- **Problem**
Return each line of the listing below verbatim, without any alteration.

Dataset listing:
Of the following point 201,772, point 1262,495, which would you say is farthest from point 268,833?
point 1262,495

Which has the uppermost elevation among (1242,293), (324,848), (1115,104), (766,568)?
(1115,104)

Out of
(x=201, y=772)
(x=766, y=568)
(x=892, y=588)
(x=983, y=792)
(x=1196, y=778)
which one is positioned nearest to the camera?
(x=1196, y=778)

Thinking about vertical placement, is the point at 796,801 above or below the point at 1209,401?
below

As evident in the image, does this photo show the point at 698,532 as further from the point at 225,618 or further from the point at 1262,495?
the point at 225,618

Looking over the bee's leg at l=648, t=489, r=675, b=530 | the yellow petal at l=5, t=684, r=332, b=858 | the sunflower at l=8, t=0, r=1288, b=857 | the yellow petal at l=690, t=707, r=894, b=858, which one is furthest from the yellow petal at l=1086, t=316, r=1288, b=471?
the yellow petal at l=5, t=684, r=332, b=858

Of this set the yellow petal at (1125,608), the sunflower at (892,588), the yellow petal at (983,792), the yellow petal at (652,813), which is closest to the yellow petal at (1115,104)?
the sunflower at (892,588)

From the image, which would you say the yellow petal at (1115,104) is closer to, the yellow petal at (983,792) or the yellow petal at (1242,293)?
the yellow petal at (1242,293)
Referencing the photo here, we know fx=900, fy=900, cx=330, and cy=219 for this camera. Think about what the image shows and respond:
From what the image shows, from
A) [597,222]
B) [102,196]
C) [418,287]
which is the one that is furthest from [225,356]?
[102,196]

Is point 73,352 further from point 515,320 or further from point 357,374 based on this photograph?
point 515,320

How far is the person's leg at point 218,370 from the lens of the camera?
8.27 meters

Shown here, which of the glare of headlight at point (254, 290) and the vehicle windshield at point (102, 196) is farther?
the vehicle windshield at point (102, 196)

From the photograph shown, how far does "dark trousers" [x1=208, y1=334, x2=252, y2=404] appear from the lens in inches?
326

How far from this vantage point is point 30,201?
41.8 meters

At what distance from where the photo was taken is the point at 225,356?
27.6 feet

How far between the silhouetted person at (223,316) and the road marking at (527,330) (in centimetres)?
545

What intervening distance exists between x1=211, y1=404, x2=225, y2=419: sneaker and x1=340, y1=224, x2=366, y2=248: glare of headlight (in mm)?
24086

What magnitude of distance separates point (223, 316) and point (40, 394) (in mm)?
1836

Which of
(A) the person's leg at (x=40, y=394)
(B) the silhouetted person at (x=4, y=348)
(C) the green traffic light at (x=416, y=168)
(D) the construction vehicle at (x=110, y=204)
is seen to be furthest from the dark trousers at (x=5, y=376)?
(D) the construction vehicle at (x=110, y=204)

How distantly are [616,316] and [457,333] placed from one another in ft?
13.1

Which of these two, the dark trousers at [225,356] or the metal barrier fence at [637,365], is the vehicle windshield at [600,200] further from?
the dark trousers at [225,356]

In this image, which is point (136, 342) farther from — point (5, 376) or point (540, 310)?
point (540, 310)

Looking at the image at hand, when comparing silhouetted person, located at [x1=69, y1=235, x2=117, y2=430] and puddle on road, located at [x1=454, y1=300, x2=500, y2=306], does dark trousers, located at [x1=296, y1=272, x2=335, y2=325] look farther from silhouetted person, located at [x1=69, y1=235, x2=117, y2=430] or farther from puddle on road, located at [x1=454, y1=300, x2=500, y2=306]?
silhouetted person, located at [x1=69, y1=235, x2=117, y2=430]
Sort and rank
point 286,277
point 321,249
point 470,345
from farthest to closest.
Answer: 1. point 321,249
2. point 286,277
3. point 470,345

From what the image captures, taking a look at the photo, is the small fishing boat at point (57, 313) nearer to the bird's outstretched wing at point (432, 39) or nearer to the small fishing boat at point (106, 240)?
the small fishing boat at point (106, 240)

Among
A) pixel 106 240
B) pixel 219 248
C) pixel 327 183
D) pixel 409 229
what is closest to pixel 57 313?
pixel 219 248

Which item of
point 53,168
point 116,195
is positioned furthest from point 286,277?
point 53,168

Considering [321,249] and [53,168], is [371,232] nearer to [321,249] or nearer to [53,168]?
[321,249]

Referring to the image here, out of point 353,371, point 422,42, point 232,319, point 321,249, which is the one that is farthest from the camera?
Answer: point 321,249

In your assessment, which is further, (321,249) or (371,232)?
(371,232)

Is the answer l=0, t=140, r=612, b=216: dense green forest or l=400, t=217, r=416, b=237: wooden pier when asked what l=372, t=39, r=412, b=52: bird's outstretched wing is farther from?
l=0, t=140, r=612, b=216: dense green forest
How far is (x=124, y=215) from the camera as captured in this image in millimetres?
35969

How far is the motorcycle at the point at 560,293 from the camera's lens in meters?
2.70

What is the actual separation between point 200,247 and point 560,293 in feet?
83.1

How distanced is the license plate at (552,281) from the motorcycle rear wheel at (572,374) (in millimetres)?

- **Completed exercise**
Of the following point 201,772, point 1262,495, which would you say is farthest from point 268,833?
point 1262,495

Which has the uppermost elevation among (1242,293), (324,848), (1115,104), (766,568)?
(1115,104)

Out of
(x=201, y=772)
(x=766, y=568)
(x=892, y=588)
(x=983, y=792)
(x=1196, y=778)
which one is positioned nearest to the camera?
(x=1196, y=778)

Thinking about vertical placement, is the point at 796,801 above or below the point at 1209,401?
below

As evident in the image, does this photo show the point at 698,532 as further from the point at 225,618 or further from the point at 1262,495?
the point at 225,618

Looking over the bee's leg at l=648, t=489, r=675, b=530 | the yellow petal at l=5, t=684, r=332, b=858 | the sunflower at l=8, t=0, r=1288, b=857 | the yellow petal at l=690, t=707, r=894, b=858, which one is furthest from the yellow petal at l=1086, t=316, r=1288, b=471?
the yellow petal at l=5, t=684, r=332, b=858

Of this set the yellow petal at (1125,608), the sunflower at (892,588), the yellow petal at (983,792), the yellow petal at (652,813), which is closest to the yellow petal at (1115,104)?
the sunflower at (892,588)

From the image, which would you say the yellow petal at (1115,104) is closer to, the yellow petal at (983,792) or the yellow petal at (1242,293)?
the yellow petal at (1242,293)
Referencing the photo here, we know fx=900, fy=900, cx=330, and cy=219 for this camera. Think about what the image shows and respond:
From what the image shows, from
A) [597,222]
B) [102,196]
C) [418,287]
which is the one that is furthest from [225,356]?
[102,196]

Is point 73,352 further from point 515,320 or further from point 357,374 based on this photograph?
point 515,320

How far is the person's leg at point 218,370 from the lens of the camera?
8.27 meters

Shown here, which of the glare of headlight at point (254, 290) and the vehicle windshield at point (102, 196) is farther?
the vehicle windshield at point (102, 196)

From the photograph shown, how far does "dark trousers" [x1=208, y1=334, x2=252, y2=404] appear from the lens in inches?
326

How far from this vantage point is point 30,201?
41.8 meters

At what distance from where the photo was taken is the point at 225,356?
27.6 feet

How far between the silhouetted person at (223,316) and the road marking at (527,330) (in centimetres)?
545

What intervening distance exists between x1=211, y1=404, x2=225, y2=419: sneaker and x1=340, y1=224, x2=366, y2=248: glare of headlight (in mm)?
24086

What magnitude of distance separates point (223, 316) and point (40, 394) (in mm)?
1836

Which of
(A) the person's leg at (x=40, y=394)
(B) the silhouetted person at (x=4, y=348)
(C) the green traffic light at (x=416, y=168)
(D) the construction vehicle at (x=110, y=204)
is seen to be furthest from the dark trousers at (x=5, y=376)?
(D) the construction vehicle at (x=110, y=204)

How distantly are [616,316] and [457,333] placed from one another in ft?
13.1

Which of these two, the dark trousers at [225,356] or the metal barrier fence at [637,365], is the vehicle windshield at [600,200] further from?
the dark trousers at [225,356]

In this image, which is point (136, 342) farther from — point (5, 376) or point (540, 310)?
point (540, 310)

Looking at the image at hand, when comparing silhouetted person, located at [x1=69, y1=235, x2=117, y2=430] and puddle on road, located at [x1=454, y1=300, x2=500, y2=306], does dark trousers, located at [x1=296, y1=272, x2=335, y2=325] look farther from silhouetted person, located at [x1=69, y1=235, x2=117, y2=430] or farther from puddle on road, located at [x1=454, y1=300, x2=500, y2=306]?
silhouetted person, located at [x1=69, y1=235, x2=117, y2=430]
Sort and rank
point 286,277
point 321,249
point 470,345
from farthest to closest.
Answer: 1. point 321,249
2. point 286,277
3. point 470,345

From what the image captures, taking a look at the photo, is the small fishing boat at point (57, 313) nearer to the bird's outstretched wing at point (432, 39) or nearer to the small fishing boat at point (106, 240)?
the small fishing boat at point (106, 240)

Among
A) pixel 106 240
B) pixel 219 248
C) pixel 327 183
D) pixel 409 229
what is closest to pixel 57 313?
pixel 219 248

Which item of
point 53,168
point 116,195
is positioned furthest from point 286,277?
point 53,168

Considering [321,249] and [53,168], is [371,232] nearer to [321,249] or nearer to [53,168]?
[321,249]

Referring to the image here, out of point 353,371, point 422,42, point 232,319, point 321,249, which is the one that is farthest from the camera?
Answer: point 321,249

In your assessment, which is further, (321,249) or (371,232)?
(371,232)

Is the answer l=0, t=140, r=612, b=216: dense green forest or l=400, t=217, r=416, b=237: wooden pier when asked what l=372, t=39, r=412, b=52: bird's outstretched wing is farther from?
l=0, t=140, r=612, b=216: dense green forest
How far is (x=124, y=215) from the camera as captured in this image in millimetres?
35969

How far is the motorcycle at the point at 560,293 from the camera's lens in meters?
2.70

What is the actual separation between point 200,247 and point 560,293 in feet?
83.1

How distanced is the license plate at (552,281) from the motorcycle rear wheel at (572,374) (in millimetres)?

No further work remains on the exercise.